The idea of Medicare had been present in Saskatchewan since the Depression, when Reeve Matthew Anderson introduced a municipal medical care program in the rural municipality of McKilop in 1939. Five years later, the province elected a new CCF Government, led by Tommy Douglas. He soon showed his passionate commitment to easing the burden of medical costs by introducing a universal hospitalization insurance program in 1947. But it was not until the 1960’s that his government felt ready to bring in a full-fledged Medicare program.

I was a high school student in Regina in the early 1960’s, and can well remember the fierce acrimony of the Medicare debate. Tommy Douglas was Medicare’s champion during Saskatchewan’s1960 election, making it his central campaign pledge. With its victory in that election, the CCF had the people’s mandate to proceed with the Medicare act. Douglas steered the legislation through the Saskatchewan legislature until it was adopted in late 1961. Responsibility for putting it into effect (in mid-1962) was then passed to the new premier, Woodrow Lloyd.

Lloyd faced a phalanx of vitriolic opposition from the College of Physicians and Surgeons, the Canadian and American Medical Associations, provincial media, business interests, the provincial Liberal Party and pressure groups such as the Keep Our Doctors Committee. All were claiming that this “socialized medicine” would destroy the doctor-patient relationship, drive most of our doctors out of the province, and create a woefully inferior standard of medical care.

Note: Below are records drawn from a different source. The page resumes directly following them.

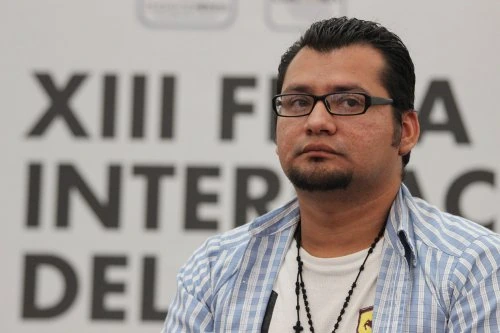 Foto: pinterest.com | Dardané Pérez Romero | Secretaría de Cultura del GDF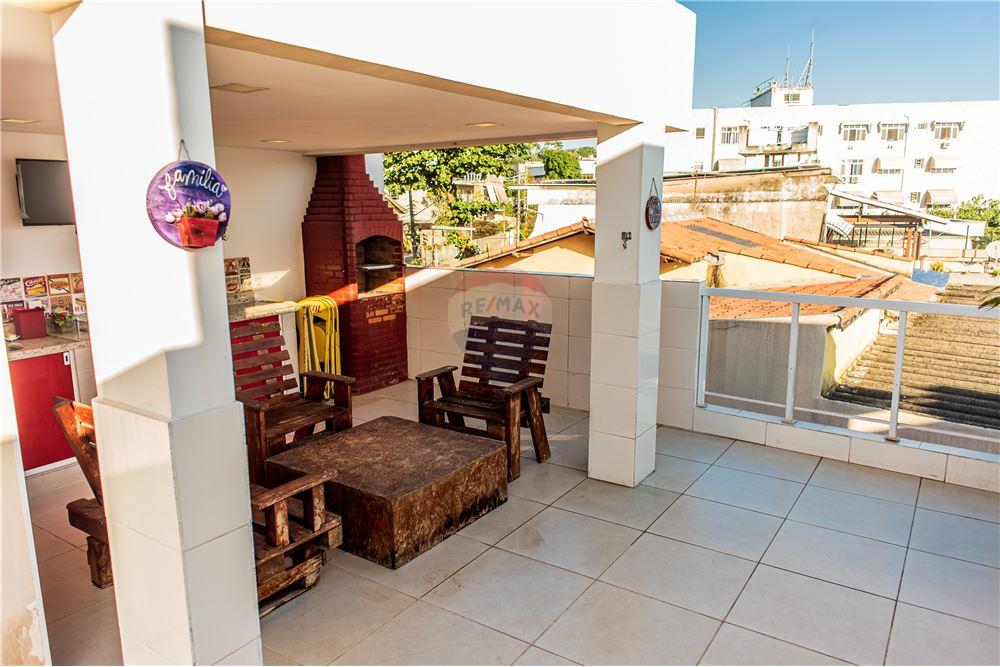 Casa de Condomínio - Venda - Rio de Janeiro , Rio de Janeiro - 1 - 570381027-221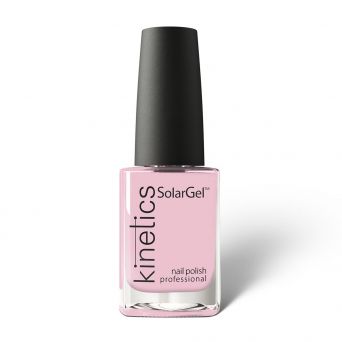 Kinetics 647 Now Nailpolish solarGel
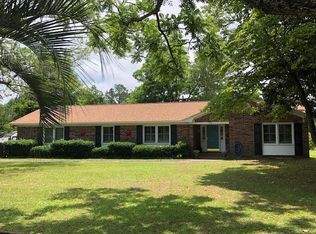 404 Briarcliff St, Manning, SC 29102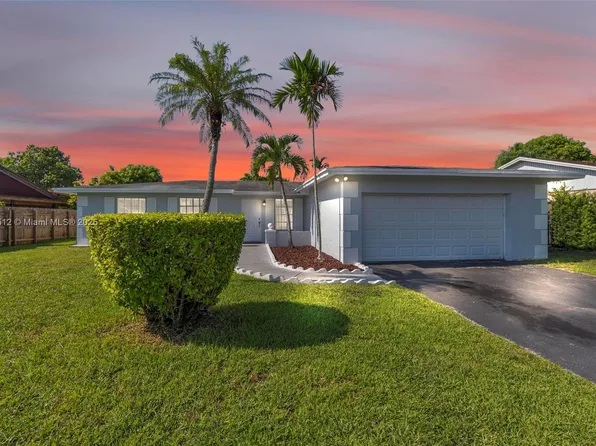 13440 SW 81st St, Miami, FL 33183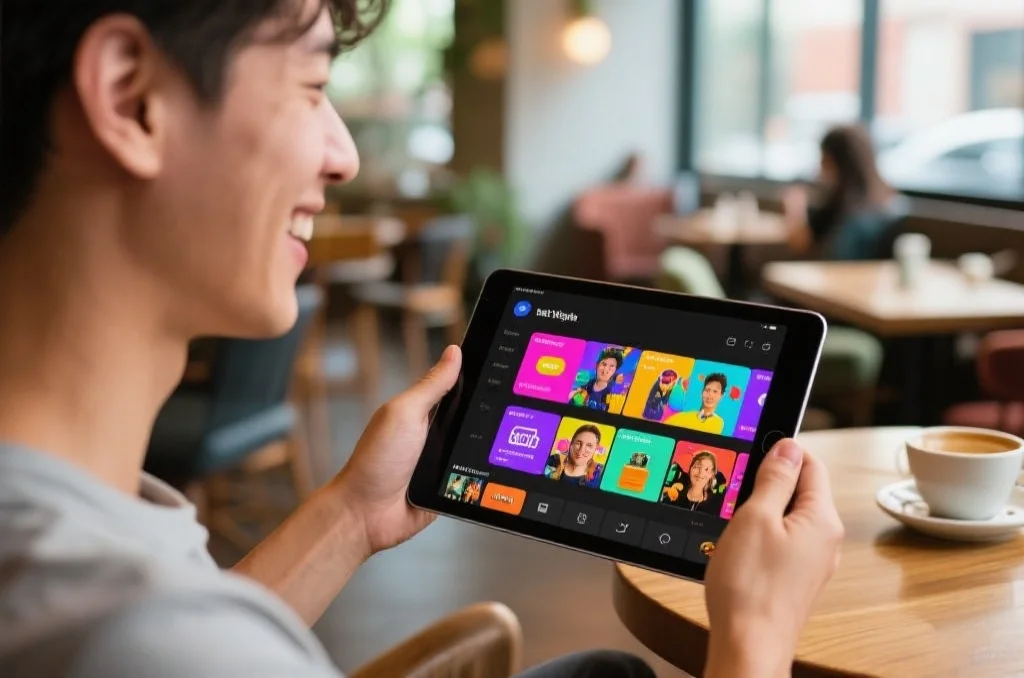 移动娱乐新纪元：探索蓝狮客户端下载如何提升您的数字生活乐趣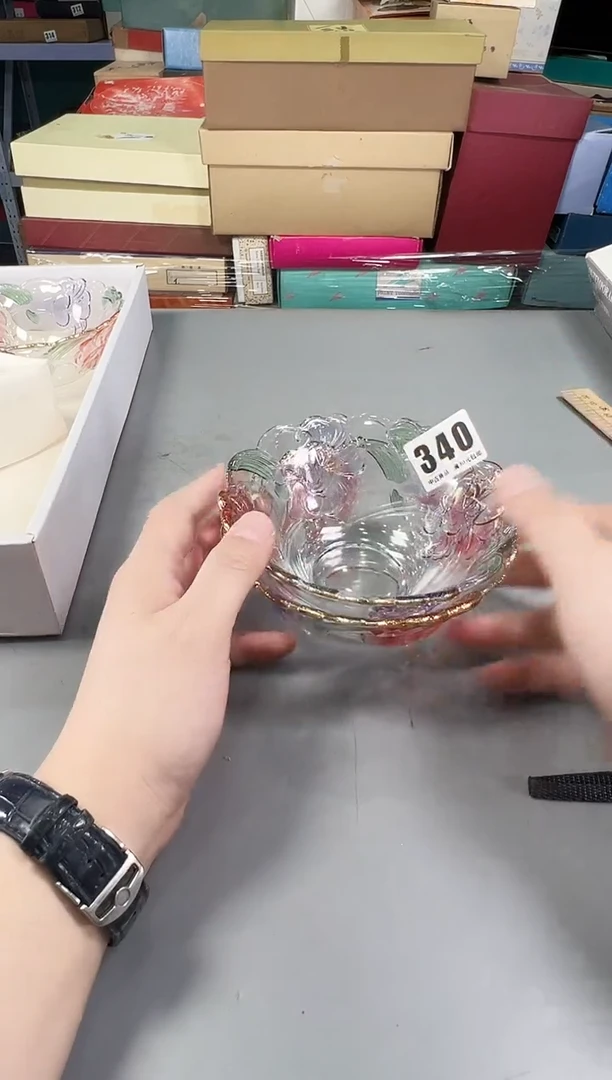 瓷片初*340号满30米包邮，打包不易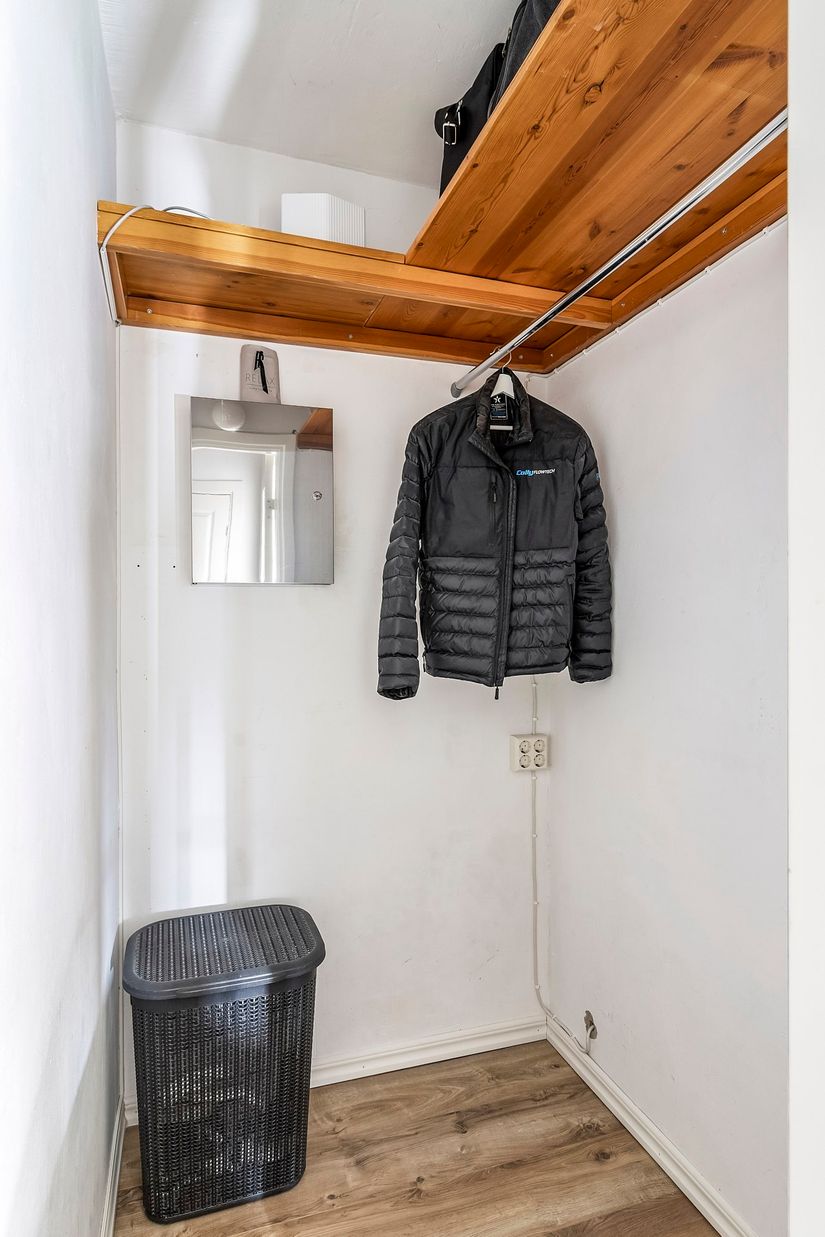 Bostadsrätt, Blomstergatan 9, Gideonsberg, Västerås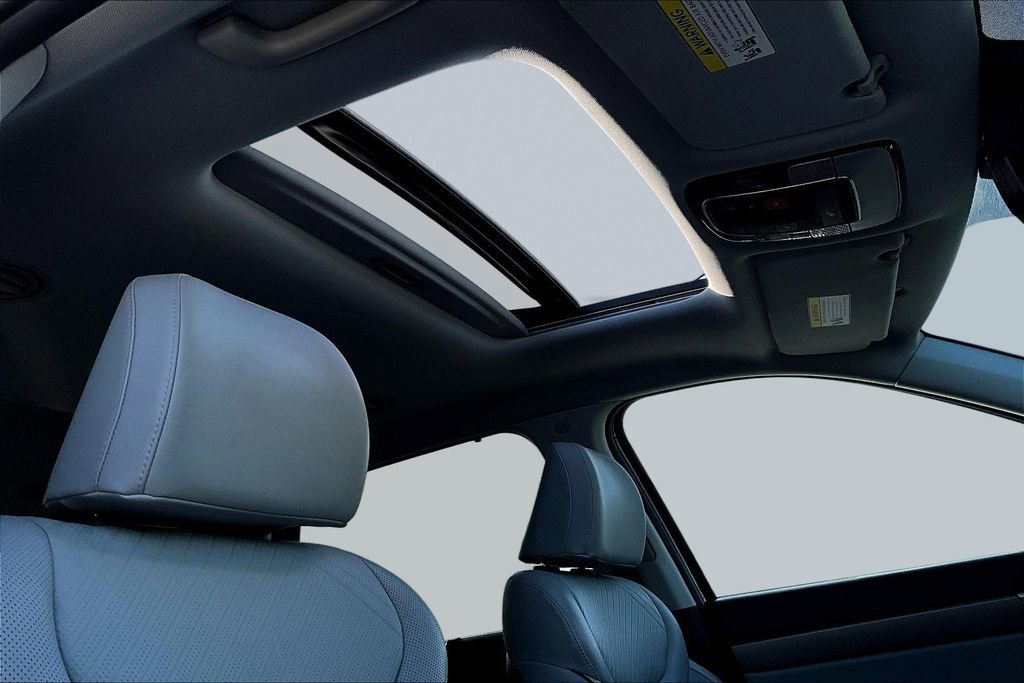 Used 2024 Hyundai Palisade SEL FWD image 29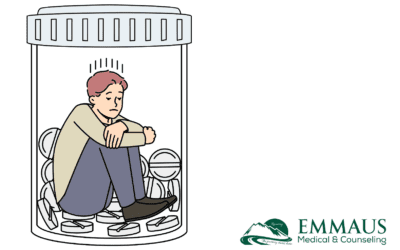 Suboxone Dr Johnson City: Compassionate Opioid Addiction Treatment at Emmaus Medical & Counseling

My mother discussed the issue with our family doctor who opposed Medicare, while she supported it. They agreed to disagree, although this became increasingly difficult when Saskatchewan’s doctors went on strike for three weeks in July 1962. British and other European doctors came in to fill the gap, and finally an end to the strike was mediated. Medicare was then free to operate across the province.

Amazingly, all the supposed issues disappeared almost immediately. There was no government interference in the doctor-patient relationship. Doctors were paid by the government at the going rate, sometimes more quickly than before. Efficiently run, the program became so popular that other provinces soon followed suit.

Then in1966, the Canadian Parliament adopted the National Medical Care Insurance Act, providing for federal-provincial cost-sharing. By 1971, all provinces had Medicare in place, and access to medical care had become a basic right for all Canadians.

For this, a tip of the peace-building hat should go to Matthew Anderson, Tommy Douglas, Woodrow Lloyd, and the people of Saskatchewan who refused to bow to Medicare’s fierce opponents in 1962.